There was a feast, with plenty of twigs and popcorn. And there were games and races, which had winners and losers but did not make anyone porai because there were no prizes. It was a good-hearted amalgam of Runa and human customs and cuisine. Afterward, Anne, who had done as much work on these arrangements as any Earthside mother of the bride, made it clear that Jimmy and Sofia were to be left strictly alone on their first night. Entering into the spirit of the thing, the VaKashani constructed a doorway for the apartment given to the new couple: a trellised screen of woven vines, decorated with flowers and ribbons. Escorted home, Jimmy and Sofia thanked everyone, laughing, for their very helpful instructions, and found themselves alone at last, the sounds of communal merriment receding and merging into somewhat more private celebrations as the third sun set.

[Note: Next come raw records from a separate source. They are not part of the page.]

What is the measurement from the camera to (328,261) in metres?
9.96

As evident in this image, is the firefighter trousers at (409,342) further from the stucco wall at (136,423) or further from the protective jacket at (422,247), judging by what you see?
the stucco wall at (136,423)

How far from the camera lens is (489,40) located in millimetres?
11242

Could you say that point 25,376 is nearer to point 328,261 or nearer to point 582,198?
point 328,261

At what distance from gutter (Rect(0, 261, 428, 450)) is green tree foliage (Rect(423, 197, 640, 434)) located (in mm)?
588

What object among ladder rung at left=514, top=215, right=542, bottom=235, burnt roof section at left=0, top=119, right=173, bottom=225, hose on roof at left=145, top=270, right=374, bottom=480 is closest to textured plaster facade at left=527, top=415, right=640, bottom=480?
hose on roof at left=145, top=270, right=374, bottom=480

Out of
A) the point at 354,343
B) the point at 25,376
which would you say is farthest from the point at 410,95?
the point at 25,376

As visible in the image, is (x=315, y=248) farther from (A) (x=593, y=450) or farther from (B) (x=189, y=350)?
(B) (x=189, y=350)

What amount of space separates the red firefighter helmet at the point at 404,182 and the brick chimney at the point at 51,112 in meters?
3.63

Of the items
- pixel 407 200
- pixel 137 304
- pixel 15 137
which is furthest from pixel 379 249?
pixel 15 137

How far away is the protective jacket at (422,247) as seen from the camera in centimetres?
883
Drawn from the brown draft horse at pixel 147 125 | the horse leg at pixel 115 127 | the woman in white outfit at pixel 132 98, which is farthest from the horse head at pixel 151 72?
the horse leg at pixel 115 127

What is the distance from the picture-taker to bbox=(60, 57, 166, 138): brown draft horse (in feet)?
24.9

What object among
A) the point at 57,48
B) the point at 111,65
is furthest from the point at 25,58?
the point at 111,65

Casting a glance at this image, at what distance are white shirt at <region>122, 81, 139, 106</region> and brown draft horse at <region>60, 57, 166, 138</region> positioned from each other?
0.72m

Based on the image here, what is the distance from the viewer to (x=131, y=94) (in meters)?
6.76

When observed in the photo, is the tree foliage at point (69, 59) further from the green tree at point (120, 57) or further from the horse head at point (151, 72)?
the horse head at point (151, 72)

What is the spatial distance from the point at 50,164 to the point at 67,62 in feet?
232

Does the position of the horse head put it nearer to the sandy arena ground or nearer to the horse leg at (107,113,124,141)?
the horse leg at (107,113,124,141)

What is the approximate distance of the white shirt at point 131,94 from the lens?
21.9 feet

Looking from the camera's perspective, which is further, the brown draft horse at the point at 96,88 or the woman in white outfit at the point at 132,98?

Truths had been told, long before this night. In the delicious days of waiting that they gave themselves, as wedding plans went on around them, they spent hours in the shadowy filtered light of a hampiy shelter paved with cushions. There were many things to share: family legends, funny stories, simple biographical details. One afternoon Jimmy had lain next to Sofia, marveling at her small perfection and his good fortune. He had never assumed that she was coming to him an innocent and so, tracing the pure line of her profile with his finger, he looked down at her, his deep-set smiling eyes filled with erotic speculation, and asked in low tones of intimacy that left no doubt about his meaning, "What pleases you, Sofia?"

She burst into tears and said, "I don't know," for it had never occurred to her that anyone might ask such a thing. Startled, Jimmy kissed away salty tears, saying, "Then we'll just have to find that out together." But, puzzled by the strength of the reaction, he knew there was something behind this and looked at her, searching for it.

She had meant to keep this one region of her past behind its old defensive walls, but the last barrier between them came down. When he heard it all, Jimmy thought his heart would break for her but he only sat and held her, long arms and endless legs enfolding her like a nestling, and waited for her to quiet. Then he smiled into her eyes and asked, in the dry academic tones of an astronomer discussing a theoretical point with a colleague, "How long do you suppose I can go on loving you more every day?" And he devised for her a calculus of love, which approached infinity as a limit, and made her smile again.

So there were no more walls to be scaled, no more fortresses to defend by the fifth of Stan'ja, a month that marks the start of summer on Rakhat, when the nights are very short and full of stars and racing clouds and moons. But that first night was long enough for him to lead her in a private wedding dance, seeking the rhythm of her heart. And the moonlight, filtered through flowers and vines and streamers of color and fragrance, was very good for finding the way together to moments worthy of a Rakhati poet's song.

Later that summer, as rain fell, such a moment shimmered and paused on the brink, and then began the ancient dance of numbers: two, four, eight, sixteen, thirty-two, and a new life took root and began to grow. And thus the generations past were joined to the unknowable future.